- Nicholls Rivulet
- Coordinates: 43°08′51″S 147°09′17″E﻿ / ﻿43.1474°S 147.1548°E
- Population: 311 (2016 census)
- Postcode(s): 7112
- Location: 26 km (16 mi) SE of Huonville
- LGA(s): Huon Valley
- Region: South-east
- State electorate(s): Franklin
- Federal division(s): Franklin
Localities around Nicholls Rivulet:
| Cygnet | Cygnet, Pelverata | Pelverata |
| Port Cygnet (Bay), Cygnet | Nicholls Rivulet | Oyster Cove, Woodbridge |
| Port Cygnet | Gardners Bay | Woodbridge |

= Nicholls Rivulet, Tasmania =

Nicholls Rivulet is a rural locality in the local government area (LGA) of Huon Valley in the South-east LGA region of Tasmania. The locality is about 26 km south-east of the town of Huonville.
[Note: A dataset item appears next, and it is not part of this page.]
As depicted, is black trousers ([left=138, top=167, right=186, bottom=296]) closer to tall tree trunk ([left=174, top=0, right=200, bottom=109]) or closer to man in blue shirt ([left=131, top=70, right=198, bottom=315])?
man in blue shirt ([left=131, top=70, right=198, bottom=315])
The 2016 census recorded a population of 311 for the state suburb of Nicholls Rivulet.

==History==
Nicholls Rivulet was gazetted as a locality in 1956. It is believed to be named for William Nichols, the first European to settle in the Port Cygnet area, circa 1835.

==Geography==
The waters of Port Cygnet form the southern part of the western boundary. Nicholls Rivulet (the watercourse) flows through the locality from north to south-west.

==Road infrastructure==
Route B68 (Channel Highway) runs through from north-west to south-west. From there, Route C626 (Nicholls Rivulet Road) provides access to the rest of the locality.